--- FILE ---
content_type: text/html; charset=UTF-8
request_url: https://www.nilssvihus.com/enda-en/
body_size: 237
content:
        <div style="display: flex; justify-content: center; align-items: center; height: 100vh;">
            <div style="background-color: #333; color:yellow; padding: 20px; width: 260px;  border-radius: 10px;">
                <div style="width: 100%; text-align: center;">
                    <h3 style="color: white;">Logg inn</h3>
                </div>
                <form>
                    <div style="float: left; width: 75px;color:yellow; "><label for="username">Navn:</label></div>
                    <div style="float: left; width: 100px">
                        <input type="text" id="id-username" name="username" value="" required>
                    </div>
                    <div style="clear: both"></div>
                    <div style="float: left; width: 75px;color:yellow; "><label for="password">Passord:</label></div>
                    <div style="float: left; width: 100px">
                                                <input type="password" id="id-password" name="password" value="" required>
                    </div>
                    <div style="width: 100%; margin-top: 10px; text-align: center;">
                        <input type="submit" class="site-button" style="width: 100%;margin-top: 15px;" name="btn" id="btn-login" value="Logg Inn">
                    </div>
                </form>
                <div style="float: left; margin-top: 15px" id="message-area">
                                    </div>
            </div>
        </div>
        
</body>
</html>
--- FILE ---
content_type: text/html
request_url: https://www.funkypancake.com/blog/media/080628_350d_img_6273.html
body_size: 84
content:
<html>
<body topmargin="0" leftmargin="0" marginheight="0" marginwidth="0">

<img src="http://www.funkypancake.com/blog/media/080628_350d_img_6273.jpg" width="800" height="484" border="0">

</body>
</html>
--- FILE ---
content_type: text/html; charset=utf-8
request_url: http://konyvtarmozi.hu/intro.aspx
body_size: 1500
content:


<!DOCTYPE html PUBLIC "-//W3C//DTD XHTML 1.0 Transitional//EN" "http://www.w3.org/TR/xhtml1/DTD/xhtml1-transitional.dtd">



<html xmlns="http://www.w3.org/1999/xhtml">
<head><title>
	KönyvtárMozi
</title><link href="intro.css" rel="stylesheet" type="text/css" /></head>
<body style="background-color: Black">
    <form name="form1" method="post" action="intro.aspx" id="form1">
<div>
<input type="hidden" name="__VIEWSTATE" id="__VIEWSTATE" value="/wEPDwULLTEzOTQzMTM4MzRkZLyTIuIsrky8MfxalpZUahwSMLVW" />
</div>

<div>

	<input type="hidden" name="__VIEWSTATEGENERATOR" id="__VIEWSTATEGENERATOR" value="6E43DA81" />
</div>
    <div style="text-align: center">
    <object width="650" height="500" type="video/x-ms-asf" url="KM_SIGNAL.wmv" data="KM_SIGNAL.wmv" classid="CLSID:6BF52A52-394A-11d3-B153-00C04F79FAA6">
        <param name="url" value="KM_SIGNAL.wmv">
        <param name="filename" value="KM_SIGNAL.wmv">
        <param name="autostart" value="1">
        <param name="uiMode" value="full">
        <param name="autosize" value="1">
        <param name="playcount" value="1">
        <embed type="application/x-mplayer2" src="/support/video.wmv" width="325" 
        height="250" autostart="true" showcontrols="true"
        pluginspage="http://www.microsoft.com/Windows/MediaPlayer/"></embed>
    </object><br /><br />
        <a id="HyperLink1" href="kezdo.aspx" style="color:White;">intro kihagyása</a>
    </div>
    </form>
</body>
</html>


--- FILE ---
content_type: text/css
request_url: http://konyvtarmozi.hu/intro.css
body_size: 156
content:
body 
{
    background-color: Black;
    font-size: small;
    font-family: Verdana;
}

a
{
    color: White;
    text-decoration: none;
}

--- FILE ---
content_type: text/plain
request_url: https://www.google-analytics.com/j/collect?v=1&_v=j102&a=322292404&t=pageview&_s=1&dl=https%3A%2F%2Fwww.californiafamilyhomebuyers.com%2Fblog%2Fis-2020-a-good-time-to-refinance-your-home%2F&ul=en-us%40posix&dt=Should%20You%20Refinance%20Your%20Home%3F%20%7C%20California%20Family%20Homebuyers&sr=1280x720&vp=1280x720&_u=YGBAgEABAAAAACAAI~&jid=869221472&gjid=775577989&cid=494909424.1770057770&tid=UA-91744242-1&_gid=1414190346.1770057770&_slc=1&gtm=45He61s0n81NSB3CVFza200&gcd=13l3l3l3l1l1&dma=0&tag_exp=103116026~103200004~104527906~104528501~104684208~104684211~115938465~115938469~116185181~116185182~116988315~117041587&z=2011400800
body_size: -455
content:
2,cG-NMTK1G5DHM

**How to complete this task:** Print every entry exactly as written.

**Task answer:**
--- FILE ---
content_type: text/html; charset=UTF-8
request_url: https://www.nilssvihus.com/enda-en/
body_size: 237
content:
        <div style="display: flex; justify-content: center; align-items: center; height: 100vh;">
            <div style="background-color: #333; color:yellow; padding: 20px; width: 260px;  border-radius: 10px;">
                <div style="width: 100%; text-align: center;">
                    <h3 style="color: white;">Logg inn</h3>
                </div>
                <form>
                    <div style="float: left; width: 75px;color:yellow; "><label for="username">Navn:</label></div>
                    <div style="float: left; width: 100px">
                        <input type="text" id="id-username" name="username" value="" required>
                    </div>
                    <div style="clear: both"></div>
                    <div style="float: left; width: 75px;color:yellow; "><label for="password">Passord:</label></div>
                    <div style="float: left; width: 100px">
                                                <input type="password" id="id-password" name="password" value="" required>
                    </div>
                    <div style="width: 100%; margin-top: 10px; text-align: center;">
                        <input type="submit" class="site-button" style="width: 100%;margin-top: 15px;" name="btn" id="btn-login" value="Logg Inn">
                    </div>
                </form>
                <div style="float: left; margin-top: 15px" id="message-area">
                                    </div>
            </div>
        </div>
        
</body>
</html>
--- FILE ---
content_type: text/html
request_url: https://www.funkypancake.com/blog/media/080628_350d_img_6273.html
body_size: 84
content:
<html>
<body topmargin="0" leftmargin="0" marginheight="0" marginwidth="0">

<img src="http://www.funkypancake.com/blog/media/080628_350d_img_6273.jpg" width="800" height="484" border="0">

</body>
</html>
--- FILE ---
content_type: text/html; charset=utf-8
request_url: http://konyvtarmozi.hu/intro.aspx
body_size: 1500
content:


<!DOCTYPE html PUBLIC "-//W3C//DTD XHTML 1.0 Transitional//EN" "http://www.w3.org/TR/xhtml1/DTD/xhtml1-transitional.dtd">



<html xmlns="http://www.w3.org/1999/xhtml">
<head><title>
	KönyvtárMozi
</title><link href="intro.css" rel="stylesheet" type="text/css" /></head>
<body style="background-color: Black">
    <form name="form1" method="post" action="intro.aspx" id="form1">
<div>
<input type="hidden" name="__VIEWSTATE" id="__VIEWSTATE" value="/wEPDwULLTEzOTQzMTM4MzRkZLyTIuIsrky8MfxalpZUahwSMLVW" />
</div>

<div>

	<input type="hidden" name="__VIEWSTATEGENERATOR" id="__VIEWSTATEGENERATOR" value="6E43DA81" />
</div>
    <div style="text-align: center">
    <object width="650" height="500" type="video/x-ms-asf" url="KM_SIGNAL.wmv" data="KM_SIGNAL.wmv" classid="CLSID:6BF52A52-394A-11d3-B153-00C04F79FAA6">
        <param name="url" value="KM_SIGNAL.wmv">
        <param name="filename" value="KM_SIGNAL.wmv">
        <param name="autostart" value="1">
        <param name="uiMode" value="full">
        <param name="autosize" value="1">
        <param name="playcount" value="1">
        <embed type="application/x-mplayer2" src="/support/video.wmv" width="325" 
        height="250" autostart="true" showcontrols="true"
        pluginspage="http://www.microsoft.com/Windows/MediaPlayer/"></embed>
    </object><br /><br />
        <a id="HyperLink1" href="kezdo.aspx" style="color:White;">intro kihagyása</a>
    </div>
    </form>
</body>
</html>


--- FILE ---
content_type: text/css
request_url: http://konyvtarmozi.hu/intro.css
body_size: 156
content:
body 
{
    background-color: Black;
    font-size: small;
    font-family: Verdana;
}

a
{
    color: White;
    text-decoration: none;
}

--- FILE ---
content_type: text/plain
request_url: https://www.google-analytics.com/j/collect?v=1&_v=j102&a=322292404&t=pageview&_s=1&dl=https%3A%2F%2Fwww.californiafamilyhomebuyers.com%2Fblog%2Fis-2020-a-good-time-to-refinance-your-home%2F&ul=en-us%40posix&dt=Should%20You%20Refinance%20Your%20Home%3F%20%7C%20California%20Family%20Homebuyers&sr=1280x720&vp=1280x720&_u=YGBAgEABAAAAACAAI~&jid=869221472&gjid=775577989&cid=494909424.1770057770&tid=UA-91744242-1&_gid=1414190346.1770057770&_slc=1&gtm=45He61s0n81NSB3CVFza200&gcd=13l3l3l3l1l1&dma=0&tag_exp=103116026~103200004~104527906~104528501~104684208~104684211~115938465~115938469~116185181~116185182~116988315~117041587&z=2011400800
body_size: -455
content:
2,cG-NMTK1G5DHM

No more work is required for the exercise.